Cependant, frère Paul est de plus en plus sollicité et arraché à sa cellule, tant par ses frères que par les gens de l’extérieur. Le Majeur sait qu’il peut absolument compter sur lui et qu’il répondra toujours : Me voici, me voici ! D’ailleurs il ne désire qu’une chose : céder sa place à Giustiniani, mais il ne le peut pas, puisque frère Paul n’est pas prêtre et ne désire pas le devenir. Déjà, en 1514, celui-ci pouvait écrire : "Je suis appelé à tout propos. On défère tout à moi, tellement que si je n’avais pas devant les yeux l’esclavage de Jésus-Christ, je serais vaincu par l’impatience…" "J’ai le cerveau confus… Par malheur tout passe par moi. Toutes les affaires temporelles et spirituelles de l’Ermitage et de Fonte Buono et même de toute la Congrégation, il faut que le frère Paul les entende, les conseille, les traite !"

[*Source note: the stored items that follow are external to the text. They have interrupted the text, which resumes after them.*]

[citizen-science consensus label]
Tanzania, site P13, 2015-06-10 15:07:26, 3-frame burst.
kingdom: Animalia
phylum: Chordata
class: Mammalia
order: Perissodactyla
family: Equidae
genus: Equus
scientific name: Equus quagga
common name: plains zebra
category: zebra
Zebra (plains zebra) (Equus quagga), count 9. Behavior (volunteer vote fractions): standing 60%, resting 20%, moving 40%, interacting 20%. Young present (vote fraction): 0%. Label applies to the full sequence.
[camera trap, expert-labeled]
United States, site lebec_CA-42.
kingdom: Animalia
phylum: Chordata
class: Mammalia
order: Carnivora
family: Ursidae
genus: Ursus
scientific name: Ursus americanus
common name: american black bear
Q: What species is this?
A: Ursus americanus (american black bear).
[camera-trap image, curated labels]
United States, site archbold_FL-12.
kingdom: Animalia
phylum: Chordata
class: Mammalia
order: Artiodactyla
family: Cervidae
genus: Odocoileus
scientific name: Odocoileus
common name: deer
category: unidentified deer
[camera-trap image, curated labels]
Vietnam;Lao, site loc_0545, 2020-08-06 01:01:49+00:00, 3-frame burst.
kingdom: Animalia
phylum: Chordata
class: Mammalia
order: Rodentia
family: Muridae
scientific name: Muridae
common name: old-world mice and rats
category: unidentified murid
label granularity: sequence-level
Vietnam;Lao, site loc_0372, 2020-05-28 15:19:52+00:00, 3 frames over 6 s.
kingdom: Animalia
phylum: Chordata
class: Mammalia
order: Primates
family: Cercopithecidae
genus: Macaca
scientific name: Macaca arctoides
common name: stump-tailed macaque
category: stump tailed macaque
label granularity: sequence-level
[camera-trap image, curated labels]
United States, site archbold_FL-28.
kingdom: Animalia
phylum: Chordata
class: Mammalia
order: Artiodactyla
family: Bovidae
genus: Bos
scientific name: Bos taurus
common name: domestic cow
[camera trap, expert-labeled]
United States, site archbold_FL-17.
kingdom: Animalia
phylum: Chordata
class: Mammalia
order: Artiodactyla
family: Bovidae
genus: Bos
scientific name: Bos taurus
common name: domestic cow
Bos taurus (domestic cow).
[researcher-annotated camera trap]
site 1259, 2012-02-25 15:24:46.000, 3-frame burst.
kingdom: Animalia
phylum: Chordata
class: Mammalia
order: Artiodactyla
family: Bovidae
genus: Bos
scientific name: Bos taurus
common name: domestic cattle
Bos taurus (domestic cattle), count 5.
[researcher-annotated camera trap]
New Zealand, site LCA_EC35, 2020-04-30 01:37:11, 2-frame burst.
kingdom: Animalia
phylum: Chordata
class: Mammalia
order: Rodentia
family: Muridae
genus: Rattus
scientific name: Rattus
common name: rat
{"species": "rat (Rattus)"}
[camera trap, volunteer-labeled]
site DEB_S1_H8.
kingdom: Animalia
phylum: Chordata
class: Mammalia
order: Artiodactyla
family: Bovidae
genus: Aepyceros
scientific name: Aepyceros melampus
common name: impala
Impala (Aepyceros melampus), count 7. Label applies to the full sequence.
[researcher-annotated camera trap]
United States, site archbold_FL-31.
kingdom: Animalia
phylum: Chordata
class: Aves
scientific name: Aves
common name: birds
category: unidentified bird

Comment alors nous étonner que tous désirent qu’il devienne prêtre ? Mais, nous l’avons vu, frère Paul s’y est formellement opposé, à la manière des Pères des déserts, qui, eux aussi, fuyaient les évêques et l’imposition de leurs mains. Il se sent indigne de célébrer les divins mystères et les sacrements, et redoute d’assumer les charges et les prélatures, par peur de ruiner complètement sa vie solitaire dans l’intimité de Dieu. Il a beaucoup discuté à ce sujet avec le reclus Michel, qui croit bien l’heure venue pour frère Paul d’accepter le sacerdoce au service de l’Ermitage. Giustiniani va donc consentir à se laisser imposer les mains par l’archevêque de Florence en décembre 1518, mais il nous dira son émotion profonde, qui touche à la désolation : "Ah, pourquoi, Seigneur, pourquoi as-tu, je ne dis pas permis, mais m’as-tu forcé à accéder au sacerdoce ? L’ordre, qui me vient des supérieurs, je le considère comme tien. Si je ne l’avais vu ainsi, jamais, jamais, je n’aurais accepté d’être prêtre."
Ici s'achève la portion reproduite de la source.